__Goal of the exercise__
Can you reproduce, word for word, the stretch of the forum thread on tabular model baselines below that runs from "Challenge: Using simulated" to "very interesting question."?

As I’m wanting to try out various new tabular models, I keep drawing to the same 2 datasets we use without much variation (ADULTs and Rossmann), so I’ve constructed a baseline (of sorts) in which fastai can be compared with. The repository is here including a notebook showing how I achieved these baselines here. The baselines themselves were taking from the TabNet paper, which was published in September of 2019. The goal is to present three things: the model, it’s accuracy, and the number of total parameters in the model. Also, as a request, if you do work with these try to post your feature importance as well, as there could be very interesting developments to where everyone’s model leans
Challenge: Successfully identify the rank of the current hand based on suit (categorical) and rank (numerical) for the five cards in your hand (total of 10 variables).
Challenge: Using simulated data with features characterizing events detected by ATLAS, classify events into “tau tau decay of a Higgs boson” versus “background.”
Honestly I’m unsure as to what it could be. Poker hand is a particularly hard problem, hence why most models got <70%. In terms of performance I believe the Sarcos Robotics Arm Inverse Dynamics dataset was a bit more eye opening What surprises me about that one is there was no categorical features, something I would expect for the model to perform well
That’s a very interesting question.

__Entries shown__
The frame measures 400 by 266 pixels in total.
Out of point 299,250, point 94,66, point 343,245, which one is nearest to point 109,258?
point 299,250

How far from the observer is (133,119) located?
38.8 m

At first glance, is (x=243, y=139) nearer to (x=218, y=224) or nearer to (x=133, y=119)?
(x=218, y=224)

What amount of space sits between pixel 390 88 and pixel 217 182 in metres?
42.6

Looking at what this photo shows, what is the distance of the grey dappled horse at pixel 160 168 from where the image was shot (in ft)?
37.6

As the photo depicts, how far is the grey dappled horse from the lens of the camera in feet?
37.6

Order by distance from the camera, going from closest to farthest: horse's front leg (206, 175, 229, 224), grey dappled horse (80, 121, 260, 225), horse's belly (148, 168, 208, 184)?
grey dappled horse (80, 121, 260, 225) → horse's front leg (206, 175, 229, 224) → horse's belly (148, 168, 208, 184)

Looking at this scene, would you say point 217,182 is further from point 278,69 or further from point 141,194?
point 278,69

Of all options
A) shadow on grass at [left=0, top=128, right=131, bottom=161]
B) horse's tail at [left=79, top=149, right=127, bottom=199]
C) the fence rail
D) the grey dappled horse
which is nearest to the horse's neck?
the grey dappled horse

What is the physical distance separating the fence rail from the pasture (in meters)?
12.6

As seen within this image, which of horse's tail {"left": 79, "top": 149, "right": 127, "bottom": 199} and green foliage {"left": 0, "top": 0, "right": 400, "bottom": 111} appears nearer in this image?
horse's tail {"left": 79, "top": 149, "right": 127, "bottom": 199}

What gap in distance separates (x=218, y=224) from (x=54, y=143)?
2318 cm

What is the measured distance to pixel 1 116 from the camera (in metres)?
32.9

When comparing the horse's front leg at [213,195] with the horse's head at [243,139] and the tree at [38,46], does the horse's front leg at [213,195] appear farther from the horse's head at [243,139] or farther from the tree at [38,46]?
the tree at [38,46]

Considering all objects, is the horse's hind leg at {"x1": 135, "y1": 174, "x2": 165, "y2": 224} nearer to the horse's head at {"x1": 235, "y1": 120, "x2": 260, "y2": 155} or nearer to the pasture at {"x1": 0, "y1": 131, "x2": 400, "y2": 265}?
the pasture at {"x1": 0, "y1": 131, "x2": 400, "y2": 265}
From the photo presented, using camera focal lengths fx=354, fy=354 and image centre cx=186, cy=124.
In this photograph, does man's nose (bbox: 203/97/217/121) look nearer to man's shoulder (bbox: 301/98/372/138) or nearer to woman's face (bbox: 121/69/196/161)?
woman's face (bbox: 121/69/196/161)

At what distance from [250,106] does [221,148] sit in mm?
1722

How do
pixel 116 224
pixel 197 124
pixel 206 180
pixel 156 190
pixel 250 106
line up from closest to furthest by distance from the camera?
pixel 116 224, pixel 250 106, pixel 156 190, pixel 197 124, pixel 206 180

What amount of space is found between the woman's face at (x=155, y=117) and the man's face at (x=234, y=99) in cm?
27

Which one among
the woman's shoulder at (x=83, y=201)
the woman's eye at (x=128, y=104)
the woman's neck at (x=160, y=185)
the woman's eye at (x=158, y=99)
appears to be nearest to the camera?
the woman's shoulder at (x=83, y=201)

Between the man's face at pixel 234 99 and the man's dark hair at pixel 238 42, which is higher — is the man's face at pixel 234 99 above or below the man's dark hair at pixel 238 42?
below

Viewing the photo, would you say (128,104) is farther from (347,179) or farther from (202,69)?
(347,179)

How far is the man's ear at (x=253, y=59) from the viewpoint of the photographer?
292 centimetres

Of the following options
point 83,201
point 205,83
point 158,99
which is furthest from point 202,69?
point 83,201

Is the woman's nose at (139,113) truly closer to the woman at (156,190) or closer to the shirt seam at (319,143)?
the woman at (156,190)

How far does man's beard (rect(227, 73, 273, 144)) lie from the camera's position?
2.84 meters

__Full output__
Challenge: Using simulated data with features characterizing events detected by ATLAS, classify events into “tau tau decay of a Higgs boson” versus “background.”
Honestly I’m unsure as to what it could be. Poker hand is a particularly hard problem, hence why most models got <70%. In terms of performance I believe the Sarcos Robotics Arm Inverse Dynamics dataset was a bit more eye opening What surprises me about that one is there was no categorical features, something I would expect for the model to perform well
That’s a very interesting question.